▸ **SUPPLIED PASSAGE**
====

Jessica Bygate (born 10 January 1992) is a former professional basketball player from New Zealand. She has played for the Melbourne Boomers in the WNBL and now lives is New South Wales. She is now a coach and an exercise scientist.

Early life
Bygate grew up in Nelson and received her secondary education at Nelson College for Girls. After school, she attended Lincoln University for a year.

Professional career

WBC
Bygate began her career in New Zealand, playing for the Canterbury Wildcats in the WBC. She then moved to the Nelson Sparks, where she won her first WBC championship. She then spent a season for the Junior Tall Ferns, before moving to the Australian leagues.

College
Bygate began her college career in 2011 at Moberly Area Community College in Moberly, Missouri. Impressive showings earned her a transfer to Dickinson State University in Dickinson, North Dakota where she would play for the Dickinson State Blue Hawks.

====

▸ **REQUESTS**
(1) According to the profile of Jessica Bygate, why did she move from Moberly Area Community College to Dickinson State University? Answer in one to three sentences.
(2) Write the next part of the Jessica Bygate profile, picking up after its final sentence about the Dickinson State Blue Hawks.
The records below have no connection to the basketball profile.

▸ **DATASET CONTENT**
====

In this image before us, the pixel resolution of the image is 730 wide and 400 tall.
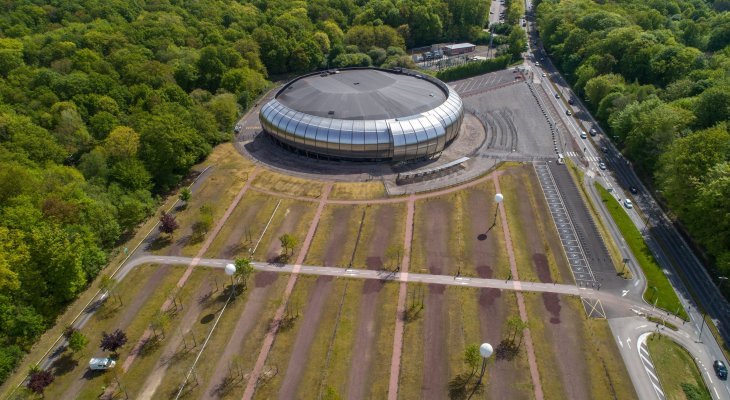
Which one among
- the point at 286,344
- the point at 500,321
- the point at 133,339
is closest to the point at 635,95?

====

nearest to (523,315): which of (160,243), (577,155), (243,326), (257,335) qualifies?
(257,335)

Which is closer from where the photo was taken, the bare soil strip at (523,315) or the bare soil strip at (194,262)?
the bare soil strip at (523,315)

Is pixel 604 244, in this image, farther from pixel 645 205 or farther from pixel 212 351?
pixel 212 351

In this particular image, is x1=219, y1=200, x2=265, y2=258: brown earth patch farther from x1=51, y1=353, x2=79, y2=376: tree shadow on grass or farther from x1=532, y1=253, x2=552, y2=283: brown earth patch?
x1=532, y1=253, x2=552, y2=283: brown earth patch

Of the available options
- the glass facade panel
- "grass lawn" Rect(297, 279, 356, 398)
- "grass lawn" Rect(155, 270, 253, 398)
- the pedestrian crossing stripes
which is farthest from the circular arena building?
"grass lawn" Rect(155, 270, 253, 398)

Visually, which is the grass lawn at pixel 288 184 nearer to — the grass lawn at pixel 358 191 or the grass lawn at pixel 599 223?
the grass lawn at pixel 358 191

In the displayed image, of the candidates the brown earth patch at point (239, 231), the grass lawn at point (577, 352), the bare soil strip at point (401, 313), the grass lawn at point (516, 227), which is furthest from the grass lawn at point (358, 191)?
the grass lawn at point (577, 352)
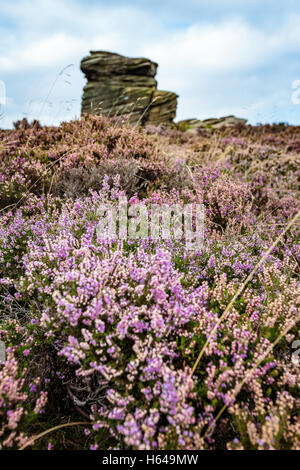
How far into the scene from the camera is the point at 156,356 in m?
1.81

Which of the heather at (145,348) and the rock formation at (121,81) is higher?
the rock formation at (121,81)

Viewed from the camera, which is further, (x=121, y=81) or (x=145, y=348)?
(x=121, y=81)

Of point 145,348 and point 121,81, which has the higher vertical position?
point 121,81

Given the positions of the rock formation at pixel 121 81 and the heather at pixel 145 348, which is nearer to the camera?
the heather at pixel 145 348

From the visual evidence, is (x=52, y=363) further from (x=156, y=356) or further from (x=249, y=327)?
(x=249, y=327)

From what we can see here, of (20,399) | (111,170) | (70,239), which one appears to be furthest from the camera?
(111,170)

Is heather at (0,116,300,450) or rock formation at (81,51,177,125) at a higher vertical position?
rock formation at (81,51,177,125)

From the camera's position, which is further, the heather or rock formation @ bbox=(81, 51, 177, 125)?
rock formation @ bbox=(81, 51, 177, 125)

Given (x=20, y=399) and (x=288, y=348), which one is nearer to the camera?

====

▸ **OUTPUTS IN ORDER**
(1) Her impressive showings at Moberly Area Community College earned her a transfer to Dickinson State University, where she played for the Dickinson State Blue Hawks.

(2)
Australia
After a season with the Gladstone Power in the Queensland Basketball League, Bygate was signed by WNBL side, Adelaide Lightning for the 2015–16 season. Bygate was then signed for the 2016–17 season by the Melbourne Boomers.

National team
At the 2013 FIBA Oceania Championship for Women Bygate made her international debut where she won a silver medal as part of the Tall Ferns New Zealand women's basketball team.

References

1992 births
Living people
Adelaide Lightning players
People educated at Nelson College for Girls
Forwards (basketball)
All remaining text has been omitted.